» **Your assignment**:
Please return the lines, both ends included, that run from the one containing "family: Muridae" to the last line of the data below, exactly and alone.

Records from a dataset
▬▬▬▬▬▬▬▬▬▬

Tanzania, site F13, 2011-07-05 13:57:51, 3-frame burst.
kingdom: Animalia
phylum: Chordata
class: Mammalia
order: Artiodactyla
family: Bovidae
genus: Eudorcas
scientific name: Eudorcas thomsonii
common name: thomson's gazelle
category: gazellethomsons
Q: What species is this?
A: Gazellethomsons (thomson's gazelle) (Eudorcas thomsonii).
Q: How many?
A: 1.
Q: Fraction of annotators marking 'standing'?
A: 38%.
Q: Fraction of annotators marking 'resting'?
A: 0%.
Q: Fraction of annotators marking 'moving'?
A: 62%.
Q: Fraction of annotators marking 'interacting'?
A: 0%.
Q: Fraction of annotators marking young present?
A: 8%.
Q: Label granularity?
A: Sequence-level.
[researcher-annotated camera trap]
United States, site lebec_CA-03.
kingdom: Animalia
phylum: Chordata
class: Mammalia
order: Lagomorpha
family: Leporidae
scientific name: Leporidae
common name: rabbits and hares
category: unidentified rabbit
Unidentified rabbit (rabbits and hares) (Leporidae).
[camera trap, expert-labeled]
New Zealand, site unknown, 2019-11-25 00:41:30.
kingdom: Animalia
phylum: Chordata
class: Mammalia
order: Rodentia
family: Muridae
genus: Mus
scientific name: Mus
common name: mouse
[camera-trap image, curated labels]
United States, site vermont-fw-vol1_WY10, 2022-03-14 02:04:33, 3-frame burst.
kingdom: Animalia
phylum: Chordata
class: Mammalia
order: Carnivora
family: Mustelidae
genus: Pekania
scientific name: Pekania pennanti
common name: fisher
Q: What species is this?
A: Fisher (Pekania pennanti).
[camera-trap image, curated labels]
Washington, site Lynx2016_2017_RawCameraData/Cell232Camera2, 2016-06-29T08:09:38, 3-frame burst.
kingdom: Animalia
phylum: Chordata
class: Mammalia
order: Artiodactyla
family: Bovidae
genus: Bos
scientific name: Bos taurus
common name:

▬▬▬▬▬▬▬▬▬▬

» **Task output**:
family: Muridae
genus: Mus
scientific name: Mus
common name: mouse
[camera-trap image, curated labels]
United States, site vermont-fw-vol1_WY10, 2022-03-14 02:04:33, 3-frame burst.
kingdom: Animalia
phylum: Chordata
class: Mammalia
order: Carnivora
family: Mustelidae
genus: Pekania
scientific name: Pekania pennanti
common name: fisher
Q: What species is this?
A: Fisher (Pekania pennanti).
[camera-trap image, curated labels]
Washington, site Lynx2016_2017_RawCameraData/Cell232Camera2, 2016-06-29T08:09:38, 3-frame burst.
kingdom: Animalia
phylum: Chordata
class: Mammalia
order: Artiodactyla
family: Bovidae
genus: Bos
scientific name: Bos taurus
common name:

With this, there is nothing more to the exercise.